Los Angeles County Sheriff's Department Car. Photo by John Schreiber.
Los Angeles County Sheriff’s Department Car. Photo by John Schreiber.

A tentative settlement was reached in a lawsuit filed by a woman who alleged that a Los Angeles County sheriff’s sergeant committed “sexual shaming and humiliation” of her when he followed her home from a club, demanded her cell phone and then looked at intimate photos of her on the device.

Lawyers for Angela Carr filed papers with Los Angeles Superior Court Judge David Sotelo stating that a “conditional” resolution was reached in her lawsuit against Los Angeles County.

No terms were divulged in the paperwork filed Thursday, and it was not immediately clear if the settlement is subject to approval by the Board of Supervisors.

Carr filed her lawsuit in February 2015, alleging invasion of privacy, intentional infliction of emotional distress and failure to properly hire and supervise a sheriff’s employee.

According to Carr’s complaint, she drove away from a club located on Slauson Avenue near Rimpau Boulevard in the early morning of Feb. 9, 2014. She says she saw a sheriff’s car following her closely, so she stopped and asked him if she was being pulled over or if he was just tailing her.

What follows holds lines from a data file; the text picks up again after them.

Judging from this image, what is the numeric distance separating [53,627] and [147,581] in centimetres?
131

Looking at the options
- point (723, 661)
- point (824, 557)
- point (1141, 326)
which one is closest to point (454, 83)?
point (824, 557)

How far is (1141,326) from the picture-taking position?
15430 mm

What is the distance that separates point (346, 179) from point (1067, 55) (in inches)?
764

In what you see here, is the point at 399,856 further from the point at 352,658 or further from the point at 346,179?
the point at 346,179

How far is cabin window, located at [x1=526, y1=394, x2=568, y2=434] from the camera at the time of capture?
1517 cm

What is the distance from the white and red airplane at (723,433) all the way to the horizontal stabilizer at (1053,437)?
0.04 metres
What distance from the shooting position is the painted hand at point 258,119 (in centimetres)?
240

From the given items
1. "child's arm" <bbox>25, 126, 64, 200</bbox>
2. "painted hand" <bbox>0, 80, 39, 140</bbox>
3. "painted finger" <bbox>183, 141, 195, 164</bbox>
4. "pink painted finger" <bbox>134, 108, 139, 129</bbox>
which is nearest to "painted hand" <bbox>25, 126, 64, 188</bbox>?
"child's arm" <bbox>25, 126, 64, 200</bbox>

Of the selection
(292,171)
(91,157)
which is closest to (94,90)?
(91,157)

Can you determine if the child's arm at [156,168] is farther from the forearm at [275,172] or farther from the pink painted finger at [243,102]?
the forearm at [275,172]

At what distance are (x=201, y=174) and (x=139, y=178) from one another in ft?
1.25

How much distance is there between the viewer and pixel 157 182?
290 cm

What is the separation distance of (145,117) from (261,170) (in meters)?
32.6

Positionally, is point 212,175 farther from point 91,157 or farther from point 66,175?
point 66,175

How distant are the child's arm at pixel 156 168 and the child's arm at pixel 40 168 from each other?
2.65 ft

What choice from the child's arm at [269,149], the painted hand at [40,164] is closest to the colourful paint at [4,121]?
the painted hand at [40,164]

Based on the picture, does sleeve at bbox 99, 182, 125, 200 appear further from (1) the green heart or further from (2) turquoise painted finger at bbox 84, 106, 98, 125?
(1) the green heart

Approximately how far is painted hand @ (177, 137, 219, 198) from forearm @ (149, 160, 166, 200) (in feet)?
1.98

Sgt. Amore Smith, who was in uniform and driving the patrol car, asked Carr where she was going and she replied that she was headed home, the suit states. Smith told Carr to keep going toward her residence and that he would follow her, according to her court papers.

After Carr pulled into her driveway, Smith requested that she come close to his car, telling her that he recognized her from the club “because of the pants she was wearing,” the suit alleged.

Smith told Carr to turn over her phone and he looked at intimate photos that were uploaded, despite her protests that the images were private, the suit alleged.

Smith later got out of the car and said, “Let me show you what you are doing to me,” then pointed to a portion of his anatomy, then returned Carr’s phone to her, the suit alleged.

“After this brazen show of force and sexual shaming and humiliation, Smith left the scene,” the suit stated.

Carr was so emotionally distressed by what happened that she would only return to the apartment with an escort, according to her complaint.

Defense attorneys stated in their court papers that the lawsuit was “a case of either misidentification or fabrication” and that Carr did not identify Smith as the sergeant who she claimed followed her home until five months later, when she saw him outside a restaurant.

Smith was working that night at the sheriff’s Marina del Rey Station and could not leave because he was on the dispatch desk,  according to the defense attorneys’ court papers.

Carr’s narrative “makes no sense” and her one eyewitness to what allegedly happened did not corroborate “the critical aspects of (Carr’s) nonsensical story,” the defense attorneys’ court papers state.